Cutaneous porphyria should be differentiated from other types of porphyria occurring with skin lesions (hereditary coproporphyria, congenital erythropoietic and variegate porphyria). Porphyria cutanea tarda is also differentiated with dermatological (photodermatoses, vulgar pemphigus, During’s herpetiform dermatitis), rheumatological diseases (discoid lupus erythematosus, diffuse scleroderma), hemochromatosis, adrenal insufficiency.
Treatment
Special attention in the treatment of PCT is paid to the elimination of factors and pathologies that led to the development of the disease. This implies complete abstinence from alcohol, discontinuation of oral contraceptives, treatment of hepatitis C, antiretroviral therapy, chemotherapy and surgical removal of a malignant liver tumor.
Pathogenetic treatment of PCT includes several measures. In order to remove excess porphyrins and iron from the blood, phlebotomy (bloodletting) and plasmapheresis sessions are performed. In addition to these procedures, as well as with contraindications to them, drugs that bind and remove porphyrins and iron are used. These include synthetic antimalarial drugs from the group of aminoquinolines (chloroquine, hydroxychloroquine) and complexing compounds (deferoxamine, D-penicillamine). When using aminoquinolines, it is very important to start taking them with small doses. This is due to the fact that the usual doses at the beginning of treatment cause a specific toxic reaction (porphyrin crisis), characterized by increased synthesis of porphyrins and a sharp deterioration in the patient’s condition (fever, nausea, vomiting, abdominal pain). Enterosorbents (activated charcoal) are prescribed to reduce the absorption of porphyrins in the gastrointestinal tract.

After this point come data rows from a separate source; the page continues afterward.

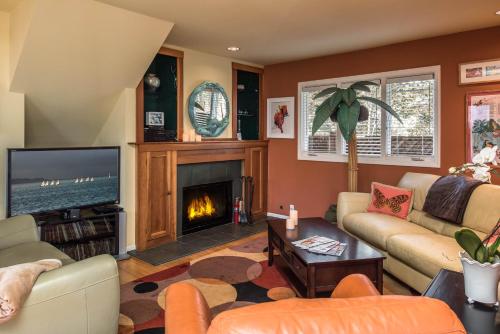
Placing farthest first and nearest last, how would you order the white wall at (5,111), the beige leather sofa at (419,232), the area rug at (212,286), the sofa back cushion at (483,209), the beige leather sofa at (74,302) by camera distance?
the white wall at (5,111) < the sofa back cushion at (483,209) < the beige leather sofa at (419,232) < the area rug at (212,286) < the beige leather sofa at (74,302)

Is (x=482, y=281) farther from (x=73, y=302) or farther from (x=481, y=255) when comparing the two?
(x=73, y=302)

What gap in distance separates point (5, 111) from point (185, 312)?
296cm

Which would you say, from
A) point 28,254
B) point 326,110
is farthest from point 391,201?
point 28,254

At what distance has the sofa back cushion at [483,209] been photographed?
2916 mm

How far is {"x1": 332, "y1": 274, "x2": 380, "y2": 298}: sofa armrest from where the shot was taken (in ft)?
4.74

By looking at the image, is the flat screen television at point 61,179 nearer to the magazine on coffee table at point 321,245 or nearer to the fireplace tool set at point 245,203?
the fireplace tool set at point 245,203

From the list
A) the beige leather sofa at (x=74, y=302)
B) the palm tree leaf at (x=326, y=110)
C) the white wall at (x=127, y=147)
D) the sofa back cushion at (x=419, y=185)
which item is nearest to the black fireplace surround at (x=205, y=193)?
the white wall at (x=127, y=147)

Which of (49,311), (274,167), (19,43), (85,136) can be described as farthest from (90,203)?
(274,167)

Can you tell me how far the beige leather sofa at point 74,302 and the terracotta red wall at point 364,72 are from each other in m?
3.75

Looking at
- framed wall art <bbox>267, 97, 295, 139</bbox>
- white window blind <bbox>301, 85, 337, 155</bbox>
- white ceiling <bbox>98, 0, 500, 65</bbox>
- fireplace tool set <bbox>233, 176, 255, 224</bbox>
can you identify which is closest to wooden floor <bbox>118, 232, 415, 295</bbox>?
fireplace tool set <bbox>233, 176, 255, 224</bbox>

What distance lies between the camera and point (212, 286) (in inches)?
121

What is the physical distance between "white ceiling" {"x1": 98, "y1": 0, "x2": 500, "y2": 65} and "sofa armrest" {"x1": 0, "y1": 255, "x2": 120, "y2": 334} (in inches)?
Result: 89.8

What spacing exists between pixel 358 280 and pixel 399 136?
3.36 metres

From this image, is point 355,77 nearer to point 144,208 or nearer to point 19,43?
point 144,208
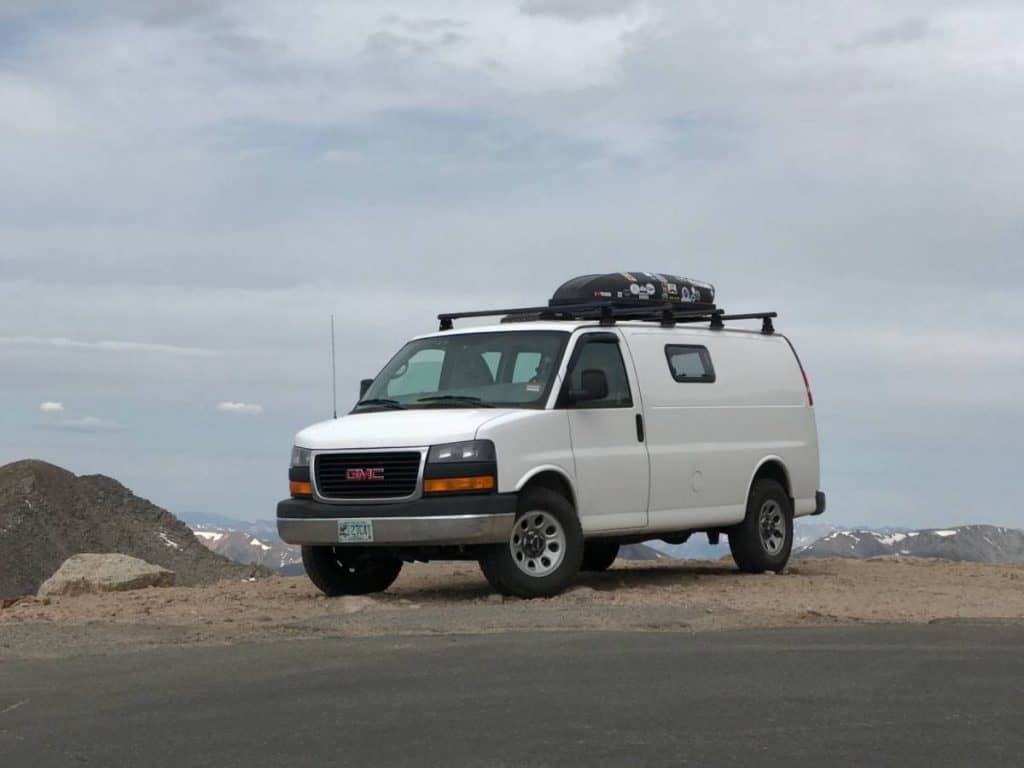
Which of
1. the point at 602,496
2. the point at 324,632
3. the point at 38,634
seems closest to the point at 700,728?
the point at 324,632

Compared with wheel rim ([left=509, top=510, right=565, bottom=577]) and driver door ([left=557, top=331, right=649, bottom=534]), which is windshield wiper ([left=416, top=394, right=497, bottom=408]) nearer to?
driver door ([left=557, top=331, right=649, bottom=534])

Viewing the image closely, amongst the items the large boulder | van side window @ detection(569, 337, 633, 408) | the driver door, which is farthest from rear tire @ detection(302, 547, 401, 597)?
the large boulder

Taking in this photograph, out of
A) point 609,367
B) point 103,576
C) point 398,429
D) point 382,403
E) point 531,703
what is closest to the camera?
point 531,703

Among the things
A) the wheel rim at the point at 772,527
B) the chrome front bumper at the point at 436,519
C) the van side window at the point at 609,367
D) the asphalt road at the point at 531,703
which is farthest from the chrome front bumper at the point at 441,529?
the wheel rim at the point at 772,527

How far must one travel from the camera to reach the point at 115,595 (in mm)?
16531

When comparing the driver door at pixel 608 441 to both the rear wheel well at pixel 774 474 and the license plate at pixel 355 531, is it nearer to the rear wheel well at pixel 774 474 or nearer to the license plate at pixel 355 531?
the license plate at pixel 355 531

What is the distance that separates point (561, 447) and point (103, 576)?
5.67 metres

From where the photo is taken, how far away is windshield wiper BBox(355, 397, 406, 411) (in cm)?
1512

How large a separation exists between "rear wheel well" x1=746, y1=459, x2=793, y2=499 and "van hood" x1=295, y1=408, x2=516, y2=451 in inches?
159

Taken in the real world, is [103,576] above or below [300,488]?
below

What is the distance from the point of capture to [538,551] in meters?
14.4

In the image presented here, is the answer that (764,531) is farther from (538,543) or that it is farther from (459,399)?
(459,399)

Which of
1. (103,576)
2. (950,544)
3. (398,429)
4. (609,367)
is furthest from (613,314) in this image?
(950,544)

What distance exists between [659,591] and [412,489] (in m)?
2.86
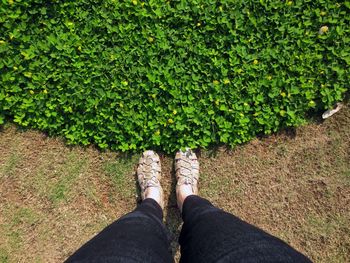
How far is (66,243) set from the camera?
10.7ft

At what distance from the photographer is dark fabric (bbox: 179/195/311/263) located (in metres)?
1.83

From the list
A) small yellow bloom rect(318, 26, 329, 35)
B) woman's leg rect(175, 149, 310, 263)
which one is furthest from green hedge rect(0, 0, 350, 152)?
woman's leg rect(175, 149, 310, 263)

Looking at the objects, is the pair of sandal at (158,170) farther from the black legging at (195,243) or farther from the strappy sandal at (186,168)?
the black legging at (195,243)

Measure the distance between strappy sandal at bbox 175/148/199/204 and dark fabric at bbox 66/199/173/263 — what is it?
751 mm

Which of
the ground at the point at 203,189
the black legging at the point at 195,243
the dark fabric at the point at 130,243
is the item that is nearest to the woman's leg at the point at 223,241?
the black legging at the point at 195,243

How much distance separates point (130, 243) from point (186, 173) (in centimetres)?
126

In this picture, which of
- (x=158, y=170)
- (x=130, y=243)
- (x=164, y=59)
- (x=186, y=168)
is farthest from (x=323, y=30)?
(x=130, y=243)

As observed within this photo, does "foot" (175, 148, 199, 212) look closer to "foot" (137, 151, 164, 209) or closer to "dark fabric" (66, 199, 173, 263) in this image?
"foot" (137, 151, 164, 209)

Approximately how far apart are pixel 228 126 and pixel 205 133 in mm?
215

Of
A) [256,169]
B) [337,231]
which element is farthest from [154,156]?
[337,231]

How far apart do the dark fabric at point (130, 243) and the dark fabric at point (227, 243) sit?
18cm

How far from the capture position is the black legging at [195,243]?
185 centimetres

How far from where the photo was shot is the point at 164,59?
3.10 meters

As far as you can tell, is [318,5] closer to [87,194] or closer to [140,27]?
[140,27]
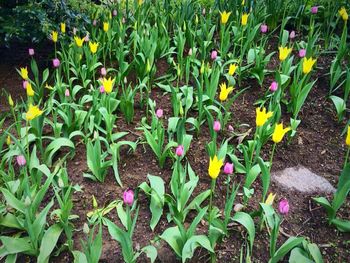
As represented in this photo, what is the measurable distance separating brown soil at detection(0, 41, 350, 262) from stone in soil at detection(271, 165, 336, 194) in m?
0.05

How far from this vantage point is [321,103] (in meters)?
3.19

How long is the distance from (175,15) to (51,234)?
2.61m

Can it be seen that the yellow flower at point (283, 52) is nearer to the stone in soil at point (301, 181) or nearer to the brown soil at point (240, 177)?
the brown soil at point (240, 177)

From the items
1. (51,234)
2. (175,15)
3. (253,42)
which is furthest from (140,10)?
(51,234)

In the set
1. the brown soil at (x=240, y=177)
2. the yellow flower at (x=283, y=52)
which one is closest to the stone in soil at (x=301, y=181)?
the brown soil at (x=240, y=177)

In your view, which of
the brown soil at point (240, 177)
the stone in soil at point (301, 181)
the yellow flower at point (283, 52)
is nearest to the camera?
the brown soil at point (240, 177)

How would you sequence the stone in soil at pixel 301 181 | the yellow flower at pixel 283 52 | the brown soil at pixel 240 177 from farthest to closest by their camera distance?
the yellow flower at pixel 283 52 < the stone in soil at pixel 301 181 < the brown soil at pixel 240 177

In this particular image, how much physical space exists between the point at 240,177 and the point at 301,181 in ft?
1.16

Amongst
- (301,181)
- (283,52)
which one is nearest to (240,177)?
(301,181)

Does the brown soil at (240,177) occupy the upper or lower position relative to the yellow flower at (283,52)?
lower

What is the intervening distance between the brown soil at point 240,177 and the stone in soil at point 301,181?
5 cm

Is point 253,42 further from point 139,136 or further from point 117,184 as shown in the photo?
point 117,184

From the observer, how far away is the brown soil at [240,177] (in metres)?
2.11

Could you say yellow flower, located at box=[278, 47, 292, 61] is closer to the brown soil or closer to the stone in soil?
the brown soil
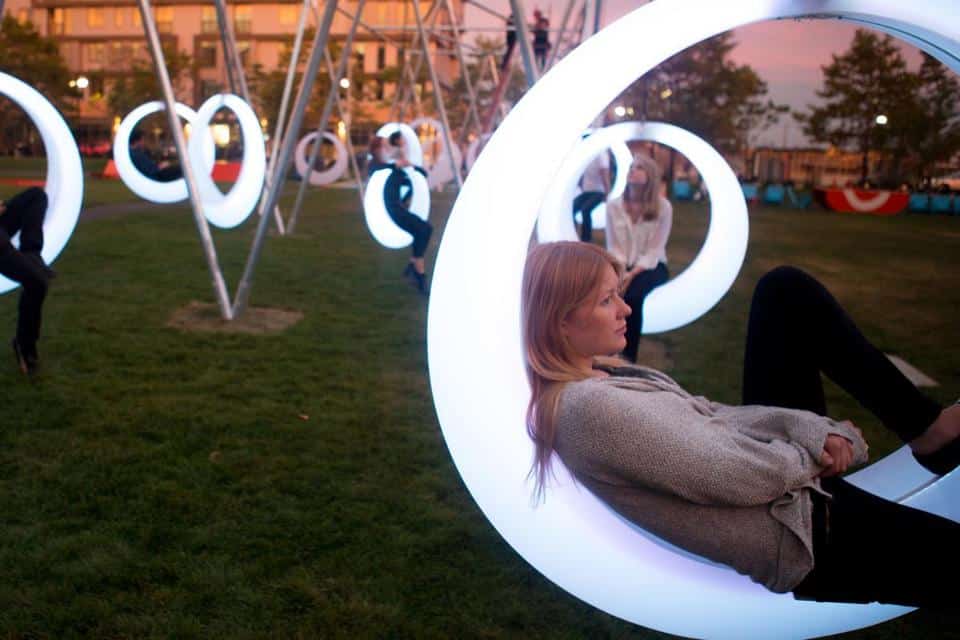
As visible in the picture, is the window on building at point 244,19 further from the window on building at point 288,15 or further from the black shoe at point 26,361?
the black shoe at point 26,361

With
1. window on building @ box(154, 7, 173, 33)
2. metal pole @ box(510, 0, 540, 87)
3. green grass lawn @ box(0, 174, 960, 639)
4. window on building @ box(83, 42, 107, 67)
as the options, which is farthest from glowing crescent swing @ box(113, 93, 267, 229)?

To protect the skin from sunlight, it is recommended to wear maximally closed clothing, use sunscreens and ointments containing parsol- 1789 or mexomil ‒ substances that do not transmit ultraviolet rays of the long-wavelength spectrum. Constant treatment of erosive skin surfaces with antiseptic solutions is mandatory in order to avoid infectious complications.
Prognosis and prevention
Among all pathologies with impaired porphyrin metabolism, cutaneous porphyria is the most favorable in terms of course and prognosis. Serious complications rarely occur, their cause is mainly diseases or pathologies that lead to the development of PCT. Prevention consists in avoiding factors contributing to the occurrence of skin porphyria (alcohol consumption, oral contraceptives, prolonged exposure to the sun, contact with heavy metals, petroleum products). People who have a patient with a hereditary form of PCT in their family are shown to determine the activity of uroporphyrinogen-decarboxylase and conduct molecular genetic diagnostics.